Powell is unlikely to return to the cabinet after the mauling he received over the Iraq war, but could serve as a special envoy abroad. He is regularly consulted by Obama on foreign policy and military matters, and said last year: "I always keep my eyes open and my ears open to requests for service."
In last week’s debate against John McCain, his Republican opponent, Obama indicated that he would adopt a bipartisan approach to government, citing the Republican senator Richard Lugar, who worked with him on a bill to prevent nuclear weapons proliferation, and General Jim Jones, the former Nato commander, as figures he admired.
With little more than two weeks until polling day, some leading Republicans suspect McCain is doomed. Meanwhile, the private life and health of John McCain came under renewed scrutiny yesterday in two leading newspapers which are backing Barack Obama for president.

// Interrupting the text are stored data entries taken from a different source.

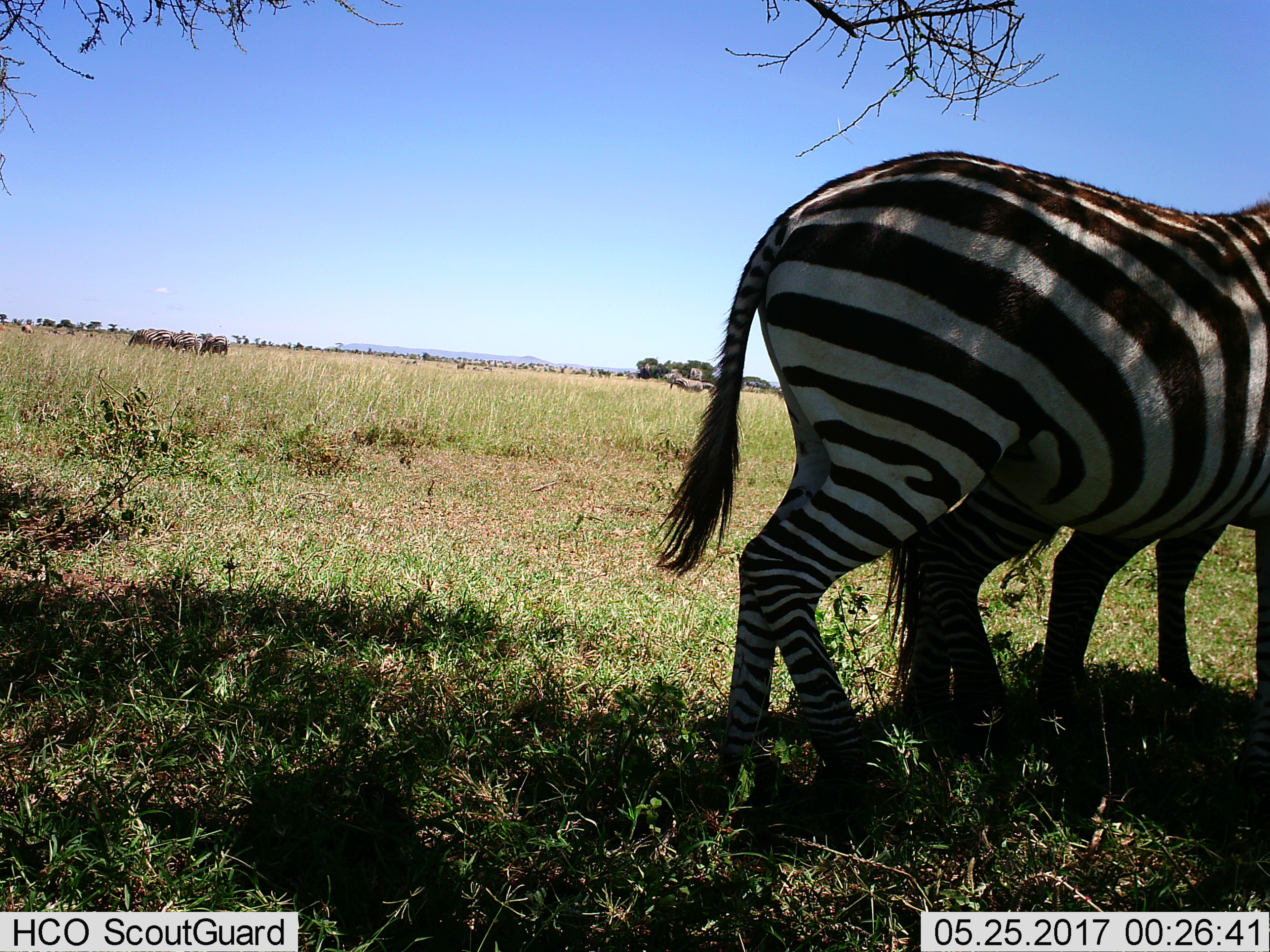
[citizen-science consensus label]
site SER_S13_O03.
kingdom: Animalia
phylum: Chordata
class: Mammalia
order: Perissodactyla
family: Equidae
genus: Equus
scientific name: Equus quagga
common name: plains zebra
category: zebraplains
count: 8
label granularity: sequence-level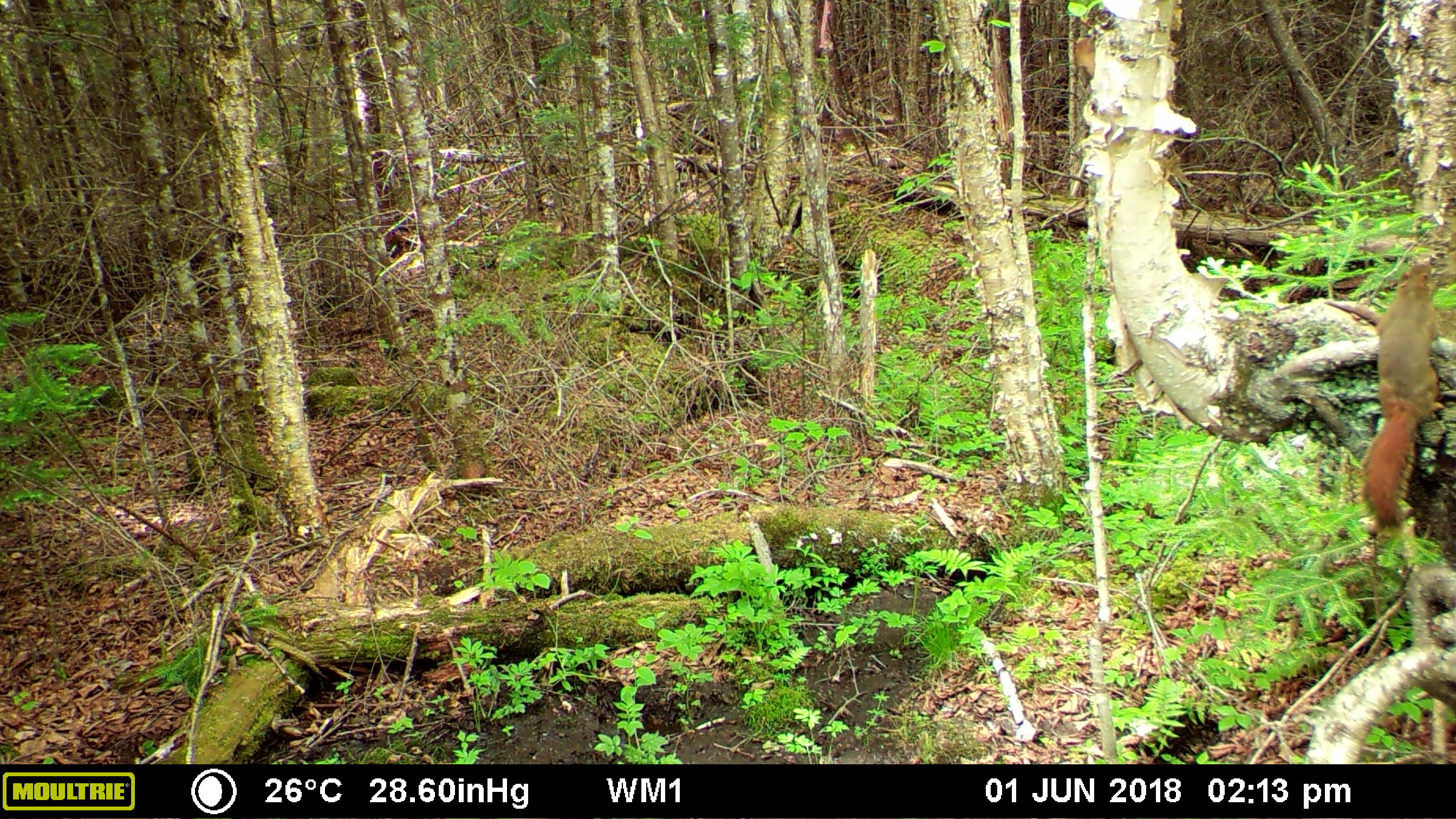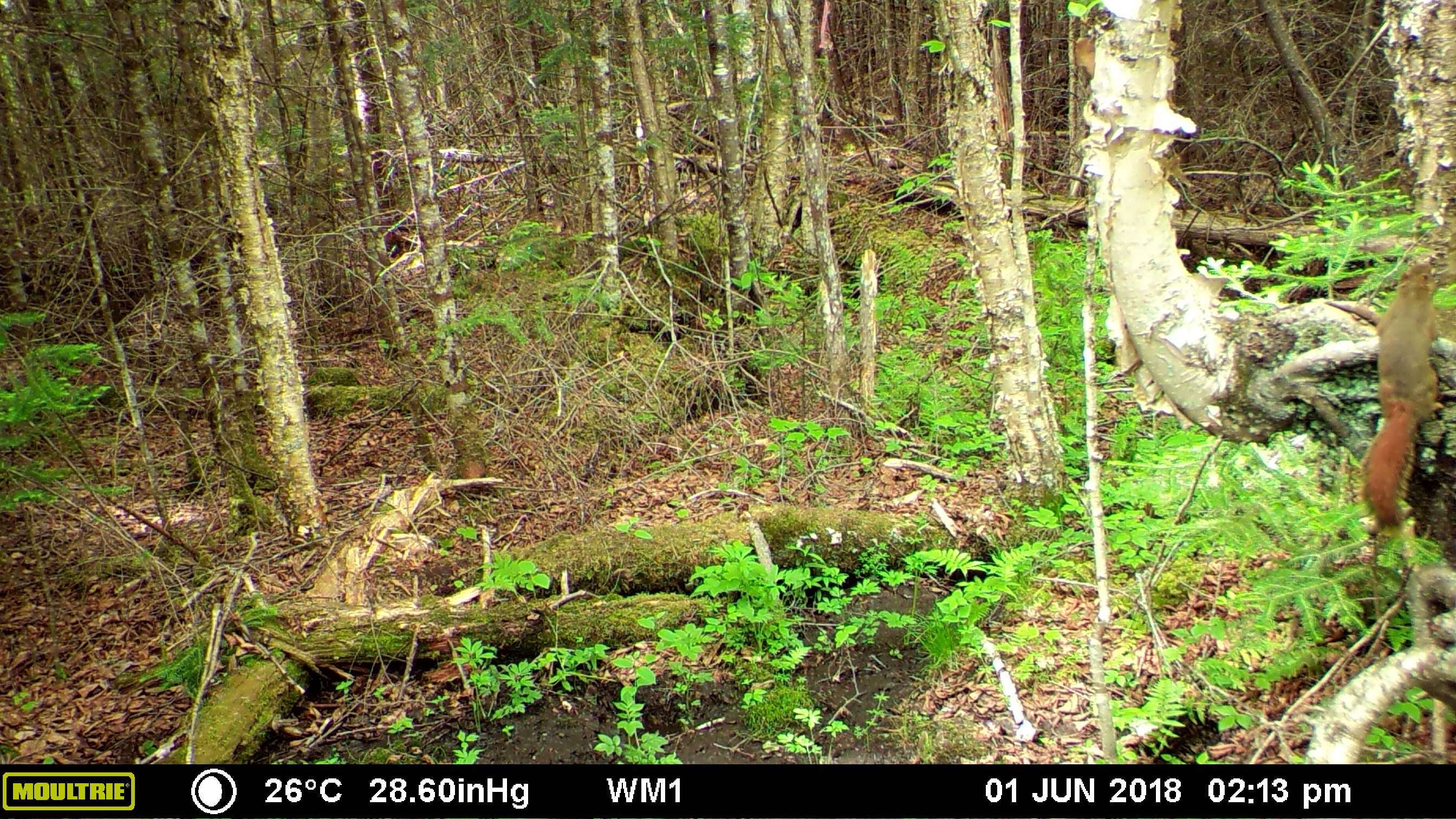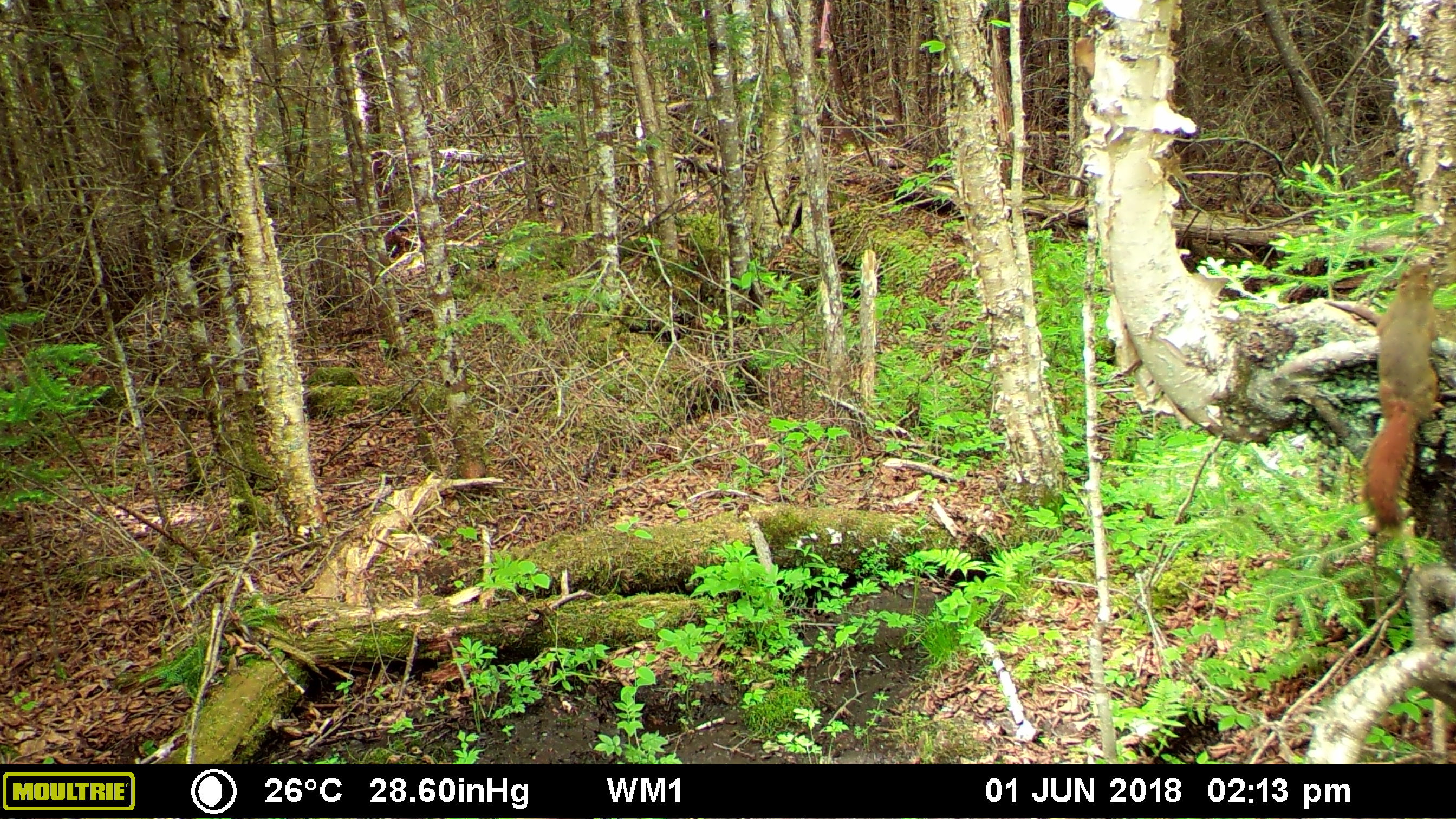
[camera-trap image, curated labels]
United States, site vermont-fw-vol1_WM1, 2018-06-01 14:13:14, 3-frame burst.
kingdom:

A hostile profile of Cindy McCain in The New York Times presented a sombre portrait of a lonely wife, ill at ease in Washington and lacking the support of her husband through miscarriages and an addiction to painkilling drugs.
The Washington Post explored the chances of McCain’s skin cancer recurring under the ominous headline, "Questions linger". The paper commissioned biostatisticians at the National Cancer Institute to pore over the known facts about his illness and to check it against a national database of the survival rates of American cancer patients.
After a detour into alarmist speculation by a group of antiMcCain doctors putting the 72-year-old candidate’s chances of dying from melanoma at up to 60%, the article concluded that his risk of dying in office was in the low single digits.
Cindy McCain, 54, a beer distribution heiress with an estimated fortune of more than $100m, has been spared some of the close inspection of a candidate’s wife because of media fascination with Sarah Palin, her husband’s running mate. But The New York Times made up for it with an in-depth account which suggested that she and her husband lead almost totally separate lives.
It revealed that she preferred to spend time at her high-rise beach apartment on the Pacific coast rather than with her husband and that when they met up at their ranch in Sedona, Arizona, at weekends he would spend much of the time working.